Joliet, con el rostro empapado en lágrimas, le miró fijamente. Cerró los ojos y juntó las manos como si rezara murmurando:
—¿Por qué tuvisteis que venir…? Yo lo habría conseguido… Sería rico, en vez de llevar esta vida arrastrada al servicio de incultos que poseen en sus bibliotecas toda la genialidad del hombre pero que les importa un bledo. ¿Sabéis que no le he visto ni una sola vez aquí dentro… salvo para verificar mis clasificaciones? Nunca me ha pedido una obra. La baronesa. En cuanto a la otra idiota, gorda como una oca cebada, finge leer para calentarme la oreja con sus eternas quejas. Habría podido…
—Daos prisa, señor. Nos falta tiempo para justificaciones que no me convencerán. ¿Qué? ¿Que la baronesa prefiere la caza y la administración de sus tierras en lugar de la lectura y por ello debería morir? En cuanto el señor Léon ponga un pie en esta estancia, ya no podré hacer nada. ¿Quién os ha, u os iba, a retribuir?
Joliet no dudó más que un segundo.
—El barón Herbert d’Antigny.
—Era lo que yo pensaba, entonces. Proceded… con el resto, señor. Rápido.
* * *
Évrard Joliet, con el rostro azorado, se precipitó hacia el otro lado de la sala y abrió la escalera que había contra una librería. Se subió a ella a toda prisa y cogió un grueso volumen.
Tres golpes violentos asestados en la puerta. Léon entró, con un aire asesino en el rostro. Joliet lanzó una mirada de pánico a Druon y abrió el libro. Una nube de fino polvo grisáceo revoloteó. Él se tragó dos puñados enteros. El polvo le formaba una especie de máscara sobre la parte baja de las mejillas y en los labios. Léon se lanzó hacia la escalera vociferando una sarta de injurias. La sacudió hasta hacer caer al bibliotecario, a quien agarró por la garganta gritando:
—¡Voy a matarte, monstruo! ¡Voy a destriparte! Voy a hacer que te comas tus propios cojones después de habértelos cortado.
—Es inútil, señor Léon —dijo Druon con voz serena y firme—. Va a entregar su alma dentro de unas horas muy largas, tan largas que tendrá mucho tiempo para lamentar su acto.

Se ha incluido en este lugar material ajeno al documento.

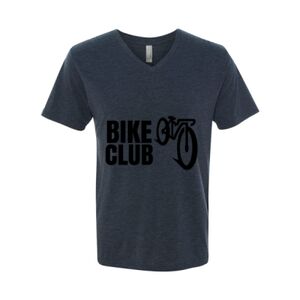 Triblend V-Neck T-Shirt Thumbnail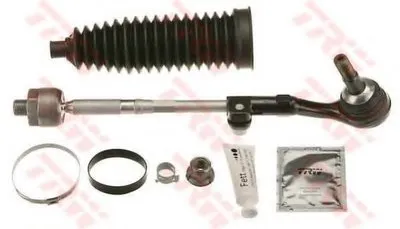 Поперечная рулевая тяга TRW купить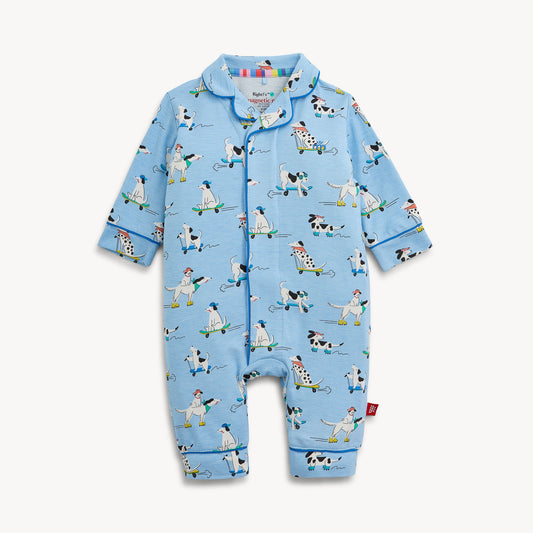 Ruff Riders Rf Romper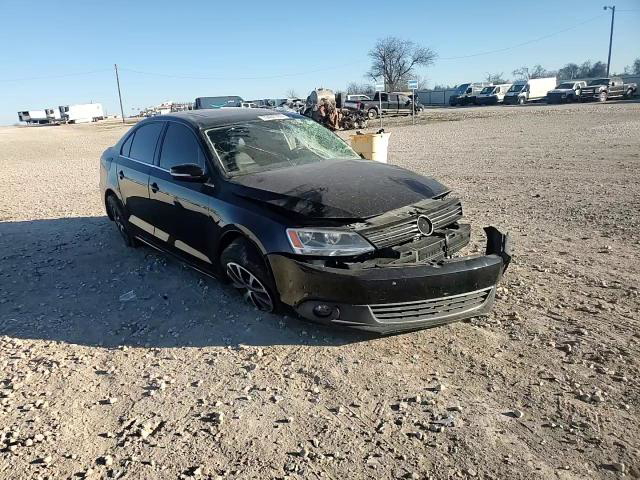 Volkswagen Jetta 2014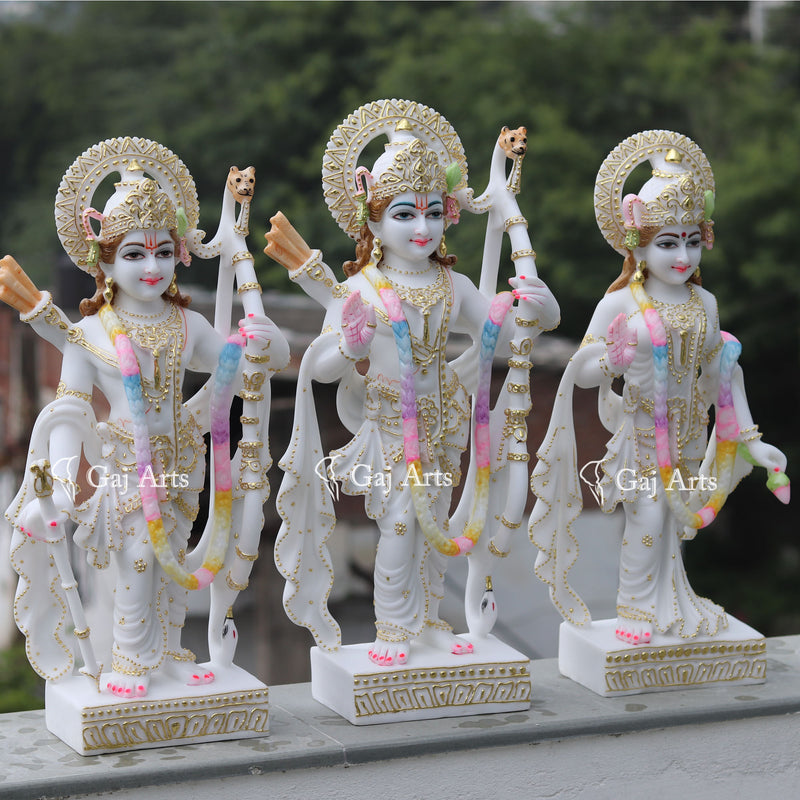 Ram Jodi 24"
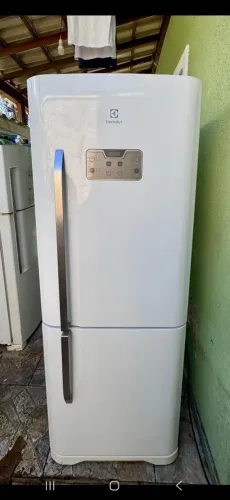Geladeira Electrolux Inverse 450 Litros 127 Volts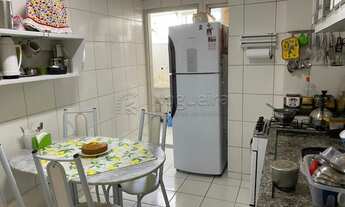 Imagem 6: Apartamento para venda tem 108 m² com 3 quartos em Boa Viagem - Recife - Pernambuco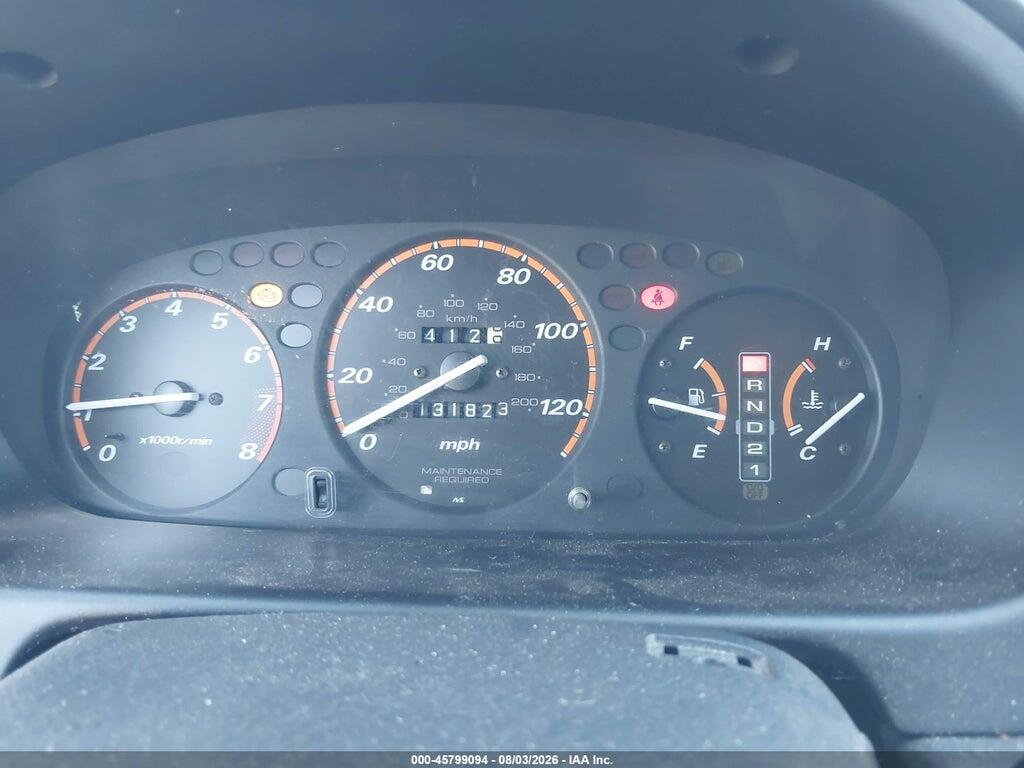 JHLRD2842XC014086 1999 HONDA CR-V photo no. 7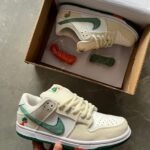 Branded SB Dunk Jarritos Inspired Sneakers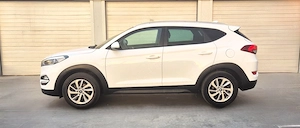 Hyundai Tucson 1.7 CRDi An2017 Euro6 - imagine 18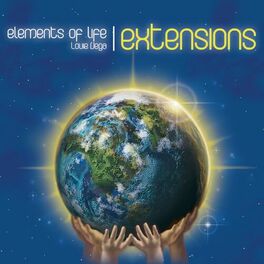 Album cover of Elements of Life Extensions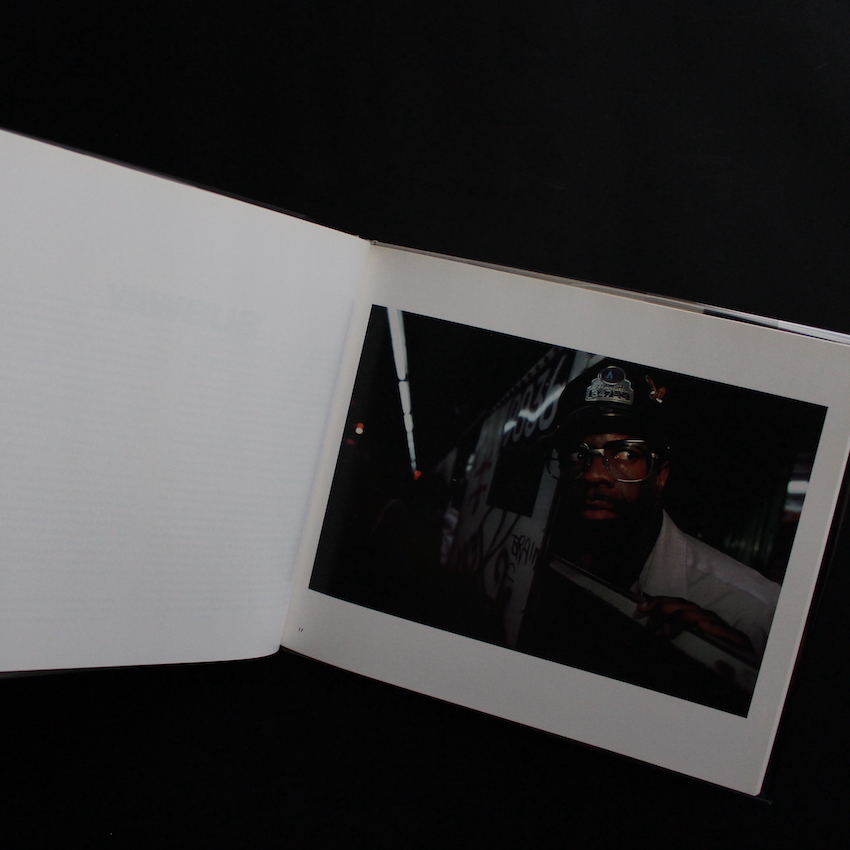 Subway（First Edition） - Bruce Davidson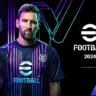 eFootball 2024: nova versão é lançada gratuitamente pela Konami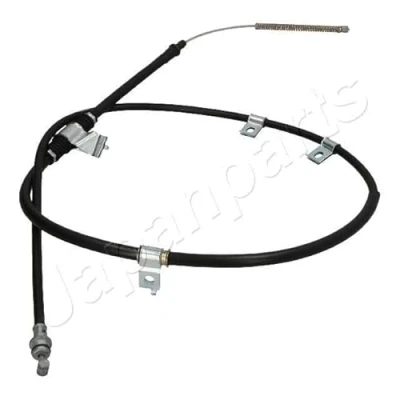Afbeelding van JAPANPARTS BC 541R Handremkabel Rechts achter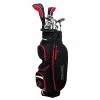 Spalding Tour 2 Golf Package Set -Golf Clubs Shop spalding tour 2 golf package set sp171200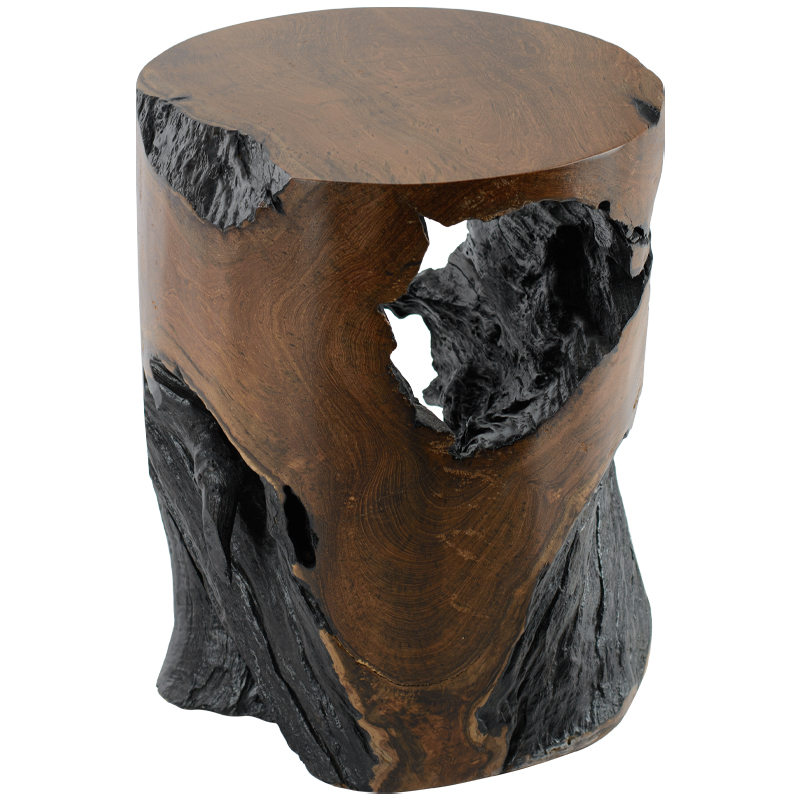   Old Stump Side Table    | Loft Concept 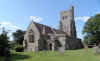 04 Wittersham Church from the North East.jpg (94481 bytes)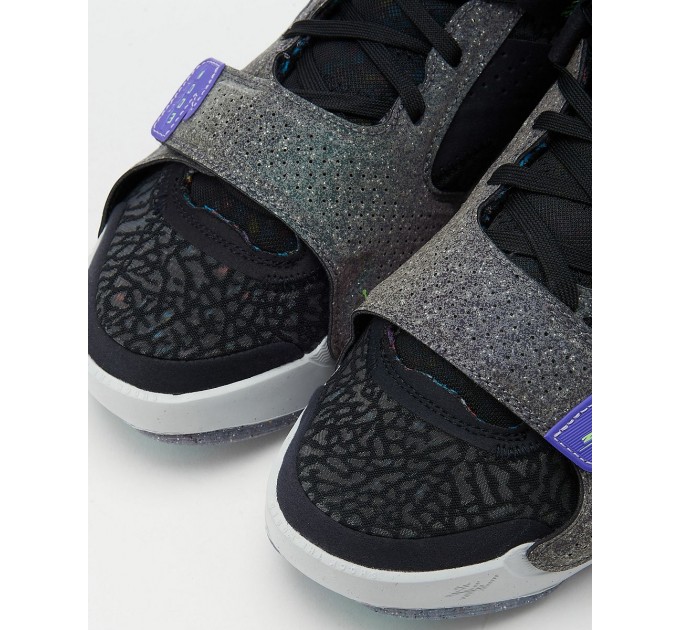 Кроссовки мужские Jordan Zion 2 (DV0548-030)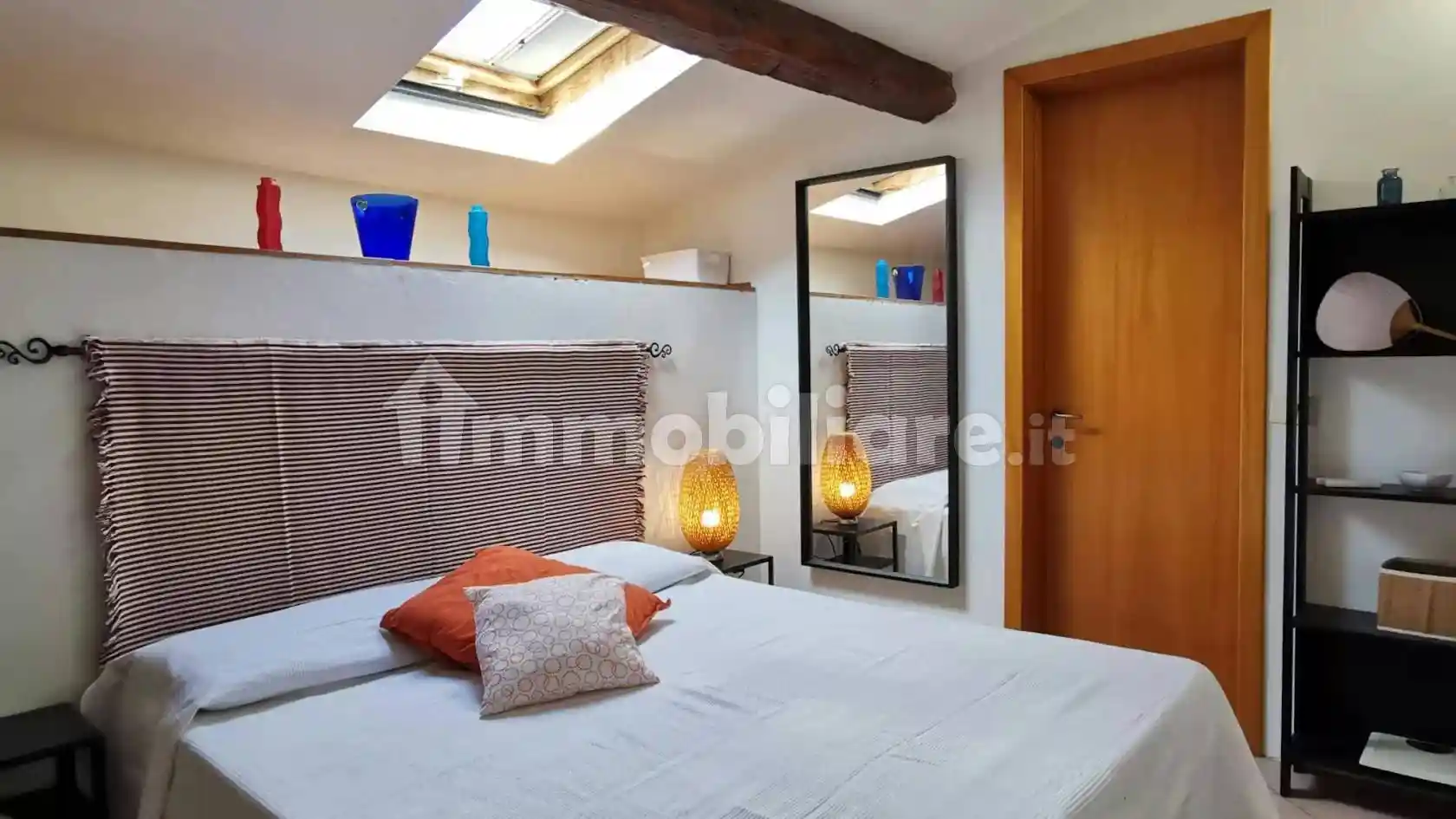 Appartamento in affitto a Firenze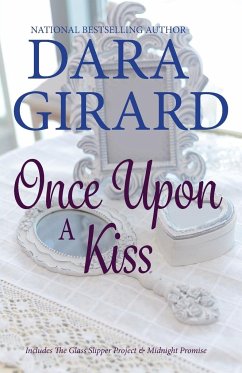 Once Upon A Kiss - Girard, Dara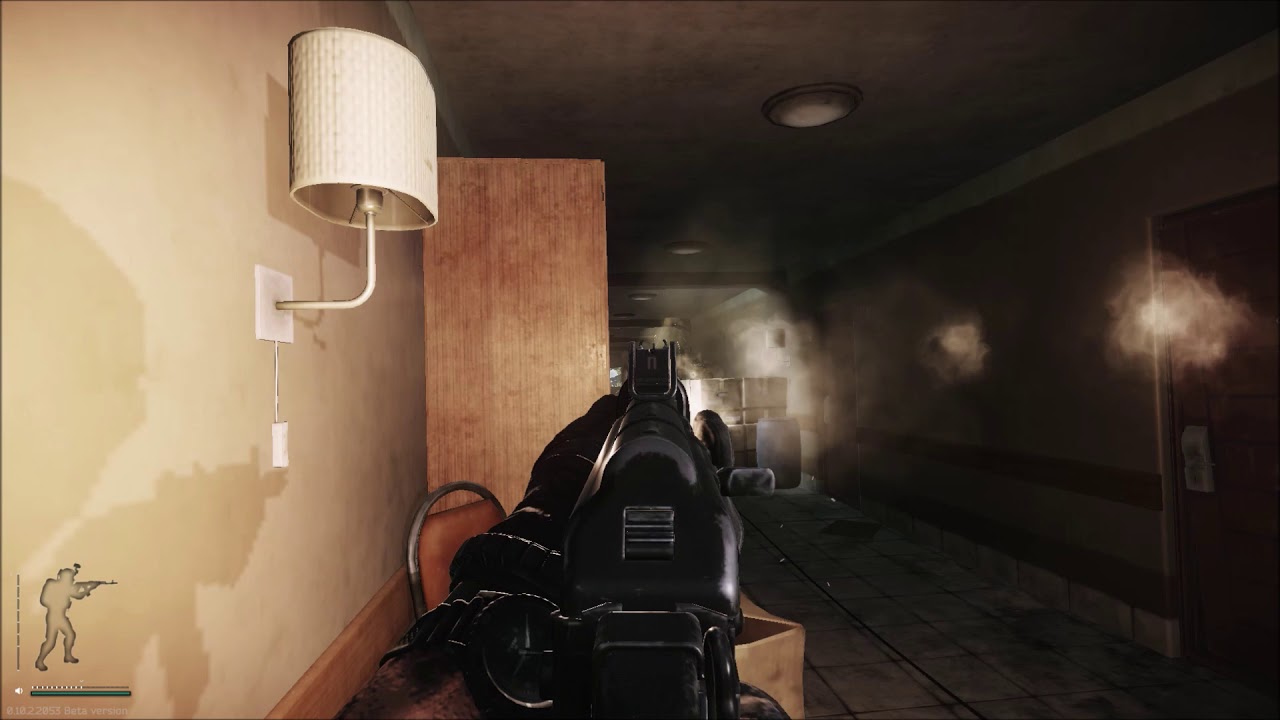 End of 2018 Highlights: Escape From Tarkov Gameplay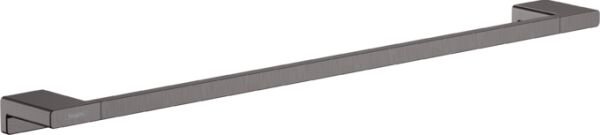 HANSGROHE ADDSTORIS HAVLULUK MAT SIYAH KROM 41747340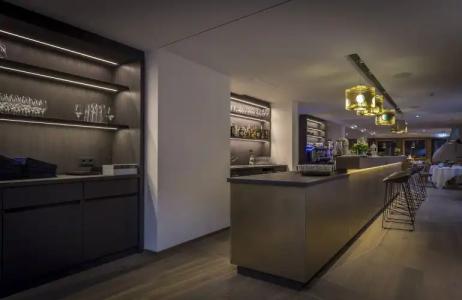 Das Graseck - mountain hideaway & health care - 19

Furioso, Léon le amenazó con el puño profiriendo:
—¡Vos sois quien le habéis permitido que escape a la ira de la baronesa y a la mía!
—Es evidente, por compasión. Nadie me convencerá jamás de que es un error. ¿Qué compensación habríais obtenido torturándole durante días? Ninguna. Tanto más cuando esto ha sido un trato y he obtenido así la confirmación de lo que yo pensaba. El nombre de su comitente.
—¿Quién es ese canalla?
—Creo, señor Léon, si me lo permitís, que nuestra señora merece la primicia de esta información.
* * *
Sin saber cómo, o sobre qué o quién descargar su rabia y su miedo también, pues el estado de Béatrice le angustiaba, Léon se abalanzó hacia la escalera, gritando como un loco:
—¡Guardias, Grinchu, a mis órdenes, al instante!
Un tropel de dementes no hubiera producido tanto estrépito. Tres hombres de armas, con la espada desenfundada, entraron de sopetón en la biblioteca.
Señalando a Évrard Joliet encogido en el suelo, sin reaccionar, esperando su cercano fin, ordenó en un tono de odio:
—Arrojad a este maléfico desecho al calabozo. Que muera allí, sin beber ni comer. Daos prisa antes de que cambie de opinión y lo destripe lentamente.
Levantaron a Joliet del suelo como si fuese una bestia muerta. Él giró la cabeza hacia Druon y murmuró:
—Adiós, señor. Gracias.
La desaparición de Joliet pareció calmar un poco al gigante, que admitió:
—Señor… decididamente soy vuestro servidor. Os habéis ganado mi eterno agradecimiento. Donde quiera que estéis, en cualquier situación que os encontraseis, sean cuales sean vuestros enemigos, pedidlo y yo seré vuestro guardia. Por mi alma. O más bien por mi palabra, pues es más fiable. Sin embargo, en este preciso instante, y con todos mis respetos, os detesto.
—No me lo tomo como una ofensa, estad tranquilo. Además, esto pasará. Nosotros perseguimos un objetivo idéntico, proteger a la baronesa, con ayuda de métodos divergentes.